Откуда-то снизу карабкаются человек пятнадцать, которые тащат парашют с мотором. Модная в этом году забава. Лоринков морщится, потому что любит бывать с сыном наедине: испытывая чувство необъяснимой жалости при виде детской спины, он позволяет мальчишке побыть собой, и тот, оторви-и-выбрось, странным образом, затихает. Глядит внимательно. На холме обычная история. Общечеловеческая. Младший держит змея. Старший страхует. Писатель Лоринков думает еще, что история – слепая. Что она не ведет к какой-то точке, к кульминации какой-то, и что мы сами эту кульминацию себе позже выдумываем; для времени же, решает писатель Лоринков, остановок нет. История не вела Александра к Гавгамелам. Для нее Гавгамелы – такой же миг, как день до них или сто дней спустя. Для времени любой значимый для нас день – песчинка из миллионов на пляже. Значит, время не следит за нами, думает писатель Лоринков, наблюдая за змеем. Как река не следит за поднятым течением песком. Лоринков глубоко вздыхает и чувствует, что с этого момента наблюдение снято. За ним никто не следит. Мы свободны. Как герой книги Фаулза, которого оставили наедине с собой и его любовью. Опека с нас снята. Мы свободны. Я свободен, говорит вслух писатель Лоринков. Чего это я, думает он. Змей вырывается и, покрутившись над ними, уносится вверх. Синий проказник. Ветер усиливается. Сын радуется.

45

Из-за того, что подул ветер, в октябре 1997 года в Кишиневе становится холодно, хотя и солнце, так что двое бродяг, пришедших на Армянское кладбище со стороны телецентра, то есть сверху, где нет ворот – они просто перемахнули через забор, – стараются копать быстрее. Машут лопатами. Вопросов они не вызывают. Потому что на кладбище постоянно кто-то копает: хоть оно и закрыто, но честолюбивые молдаване все как один хотят, чтобы их зарыли в центре города. Потому что они оборваны и пьяны, как обычные сотрудники кладбища. Потому что выходной день, и на кладбище нет никого, кроме сторожа, да и тот дремлет у ворот.
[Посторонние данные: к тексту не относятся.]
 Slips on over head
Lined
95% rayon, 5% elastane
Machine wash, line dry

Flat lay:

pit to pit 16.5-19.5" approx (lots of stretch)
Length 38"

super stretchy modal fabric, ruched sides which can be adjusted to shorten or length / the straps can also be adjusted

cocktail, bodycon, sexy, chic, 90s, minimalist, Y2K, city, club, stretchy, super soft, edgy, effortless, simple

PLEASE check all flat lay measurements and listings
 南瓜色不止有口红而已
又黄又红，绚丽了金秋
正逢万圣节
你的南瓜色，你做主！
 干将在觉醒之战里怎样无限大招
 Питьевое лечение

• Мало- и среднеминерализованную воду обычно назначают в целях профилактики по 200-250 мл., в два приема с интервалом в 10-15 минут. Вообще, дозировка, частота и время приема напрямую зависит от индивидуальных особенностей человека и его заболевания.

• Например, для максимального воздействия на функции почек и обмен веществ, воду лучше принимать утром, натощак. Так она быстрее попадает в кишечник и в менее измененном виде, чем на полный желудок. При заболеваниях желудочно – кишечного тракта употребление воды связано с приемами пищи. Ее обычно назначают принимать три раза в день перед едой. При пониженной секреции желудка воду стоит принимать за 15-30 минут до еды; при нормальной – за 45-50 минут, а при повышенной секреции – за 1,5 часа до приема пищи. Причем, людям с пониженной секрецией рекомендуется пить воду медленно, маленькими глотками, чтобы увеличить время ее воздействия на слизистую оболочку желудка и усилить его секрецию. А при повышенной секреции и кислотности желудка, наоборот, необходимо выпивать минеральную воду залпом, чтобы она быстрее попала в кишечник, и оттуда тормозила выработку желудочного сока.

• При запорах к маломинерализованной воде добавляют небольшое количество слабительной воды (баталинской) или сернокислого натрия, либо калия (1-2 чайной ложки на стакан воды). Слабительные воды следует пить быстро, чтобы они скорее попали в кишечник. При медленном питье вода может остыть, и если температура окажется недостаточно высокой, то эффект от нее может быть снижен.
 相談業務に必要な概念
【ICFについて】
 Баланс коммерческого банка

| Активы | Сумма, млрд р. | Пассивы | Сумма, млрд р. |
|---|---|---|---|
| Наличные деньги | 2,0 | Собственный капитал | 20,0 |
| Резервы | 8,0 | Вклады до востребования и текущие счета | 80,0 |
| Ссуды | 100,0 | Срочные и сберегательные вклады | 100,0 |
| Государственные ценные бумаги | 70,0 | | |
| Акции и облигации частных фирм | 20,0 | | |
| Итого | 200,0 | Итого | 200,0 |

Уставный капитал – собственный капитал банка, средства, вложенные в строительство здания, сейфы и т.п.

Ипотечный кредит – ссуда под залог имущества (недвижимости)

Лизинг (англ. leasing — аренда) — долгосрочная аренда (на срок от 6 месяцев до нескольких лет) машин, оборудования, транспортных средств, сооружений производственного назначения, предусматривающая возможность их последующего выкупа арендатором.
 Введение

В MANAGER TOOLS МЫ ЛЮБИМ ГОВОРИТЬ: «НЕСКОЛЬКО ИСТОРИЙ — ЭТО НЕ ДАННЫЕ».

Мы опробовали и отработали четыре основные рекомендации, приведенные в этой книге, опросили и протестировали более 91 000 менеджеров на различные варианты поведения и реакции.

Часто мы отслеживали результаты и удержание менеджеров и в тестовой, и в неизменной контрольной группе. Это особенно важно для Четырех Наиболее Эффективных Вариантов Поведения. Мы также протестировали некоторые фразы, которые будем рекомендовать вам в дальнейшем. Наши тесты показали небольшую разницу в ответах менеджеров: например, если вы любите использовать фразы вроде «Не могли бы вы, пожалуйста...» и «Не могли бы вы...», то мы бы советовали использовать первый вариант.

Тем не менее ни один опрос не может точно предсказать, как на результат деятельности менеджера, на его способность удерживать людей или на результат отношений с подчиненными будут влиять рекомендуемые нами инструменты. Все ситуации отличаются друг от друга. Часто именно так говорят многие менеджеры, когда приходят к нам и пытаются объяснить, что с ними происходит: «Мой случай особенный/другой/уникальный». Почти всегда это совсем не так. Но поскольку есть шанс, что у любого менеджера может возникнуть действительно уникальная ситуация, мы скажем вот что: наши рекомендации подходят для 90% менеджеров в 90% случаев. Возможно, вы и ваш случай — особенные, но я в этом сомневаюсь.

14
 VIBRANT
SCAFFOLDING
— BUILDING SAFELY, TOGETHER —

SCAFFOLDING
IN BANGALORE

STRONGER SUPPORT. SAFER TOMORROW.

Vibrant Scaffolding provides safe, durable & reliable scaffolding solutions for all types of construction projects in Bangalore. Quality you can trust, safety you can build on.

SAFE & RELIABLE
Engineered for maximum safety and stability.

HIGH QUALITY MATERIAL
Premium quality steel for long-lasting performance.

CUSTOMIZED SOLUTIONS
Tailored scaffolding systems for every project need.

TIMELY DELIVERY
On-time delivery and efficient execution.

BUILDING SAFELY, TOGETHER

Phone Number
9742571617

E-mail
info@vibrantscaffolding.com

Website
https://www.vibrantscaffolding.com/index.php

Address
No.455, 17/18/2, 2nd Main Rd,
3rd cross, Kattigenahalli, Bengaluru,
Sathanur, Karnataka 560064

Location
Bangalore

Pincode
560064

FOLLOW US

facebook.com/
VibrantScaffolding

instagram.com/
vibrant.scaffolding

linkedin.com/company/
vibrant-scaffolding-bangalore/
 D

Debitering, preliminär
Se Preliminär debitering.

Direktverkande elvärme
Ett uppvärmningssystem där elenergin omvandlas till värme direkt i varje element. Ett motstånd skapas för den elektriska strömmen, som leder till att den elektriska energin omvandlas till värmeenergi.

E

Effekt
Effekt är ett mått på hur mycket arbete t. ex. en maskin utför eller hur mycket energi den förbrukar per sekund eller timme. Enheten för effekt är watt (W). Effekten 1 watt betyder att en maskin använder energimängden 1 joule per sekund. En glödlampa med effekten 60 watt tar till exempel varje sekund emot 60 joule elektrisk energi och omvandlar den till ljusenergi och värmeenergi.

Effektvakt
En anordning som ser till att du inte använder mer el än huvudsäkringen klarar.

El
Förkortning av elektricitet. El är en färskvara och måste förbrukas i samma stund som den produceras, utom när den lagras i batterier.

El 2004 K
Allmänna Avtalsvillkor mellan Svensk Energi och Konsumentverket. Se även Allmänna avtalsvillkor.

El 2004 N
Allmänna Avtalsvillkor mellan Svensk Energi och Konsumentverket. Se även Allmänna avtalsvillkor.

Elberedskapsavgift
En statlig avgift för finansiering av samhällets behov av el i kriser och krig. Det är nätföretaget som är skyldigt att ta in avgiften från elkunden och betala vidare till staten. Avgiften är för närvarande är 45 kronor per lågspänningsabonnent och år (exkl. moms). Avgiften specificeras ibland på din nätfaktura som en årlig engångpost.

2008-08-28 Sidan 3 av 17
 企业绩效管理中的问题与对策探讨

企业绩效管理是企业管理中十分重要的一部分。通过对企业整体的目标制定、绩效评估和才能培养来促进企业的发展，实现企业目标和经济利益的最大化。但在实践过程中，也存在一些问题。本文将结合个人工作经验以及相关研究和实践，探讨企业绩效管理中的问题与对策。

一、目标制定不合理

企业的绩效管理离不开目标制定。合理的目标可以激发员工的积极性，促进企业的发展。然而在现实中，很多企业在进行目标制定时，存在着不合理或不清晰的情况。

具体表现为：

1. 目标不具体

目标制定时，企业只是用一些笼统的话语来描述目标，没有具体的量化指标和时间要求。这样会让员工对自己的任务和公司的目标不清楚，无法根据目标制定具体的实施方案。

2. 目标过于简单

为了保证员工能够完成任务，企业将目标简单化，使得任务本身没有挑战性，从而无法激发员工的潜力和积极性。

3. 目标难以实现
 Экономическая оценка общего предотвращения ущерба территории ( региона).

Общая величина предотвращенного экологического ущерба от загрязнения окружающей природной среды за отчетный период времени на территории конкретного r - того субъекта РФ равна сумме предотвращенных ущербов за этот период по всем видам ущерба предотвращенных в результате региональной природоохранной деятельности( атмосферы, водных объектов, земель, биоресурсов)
Копай быстрее. Бродяга подзуживает товарища, а тот машет часто, да неглубоко. Хватит отдыхать, поработай и ты, бормочет копающий, и второй присоединяется к делу. Ты уверен? Богом тебе клянусь, я знаю, что в этой могиле дыра, под которой и есть склеп этого самого Бернардацци сраного. Ну гляди. Бродяги копают. Они собираются пробить дыру в кирпичном склепе самого знаменитого архитектора Бернардацци, который построил здесь почти все. Церковь в центре, церковь в Унгенах, городская управа, больница, планировка центра… Все он. Бернардации придумал Кишинев. Еще до того, как его преобразили Советы, конечно, но те отнеслись к наследию архитектора бережно, и в Молдавии царит культ Бернардацци. Здесь есть улица Бернардацци, был кинотеатр имени Бернардацци, работает школа Бернардацци. Нет только могилы. Как-то в суете революции, последовавшего за ней воссоединения с Румынией, прихода Советов, ухода Советов, прихода-ухода румын, возвращения Советов о могиле Бернардацци забыли. Знают, что на Армянском. Где именно на этом кладбище, знает один бог, да и тот изрядно запутался в чехарде переименований, которыми так увлекаются молдаване. Где-то тут.

А вот двое бродяг – алкоголик Миша Полянский и наркоман Павел Григорчук – знают, потому что один из них в бытность свою приличным человеком жил рядом с княгиней Кантакузиной. Ну из бывших. И та ему в очереди за морковкой – они появились в МССР при первом секретаре Петре Лучинском – рассказывала, что присутствовала на похоронах самого Бернардацци, и упомянула, что архитектора предали земле со всеми его любимыми перстнями. Куча золота! А еще камни, так что копай быстрее, говорит обезображенный водкой Полянский напарнику, потому что именно это место она мне указывала, дура старая, когда я ей лапшу на уши повесил, что интересуюсь историей города и все такое…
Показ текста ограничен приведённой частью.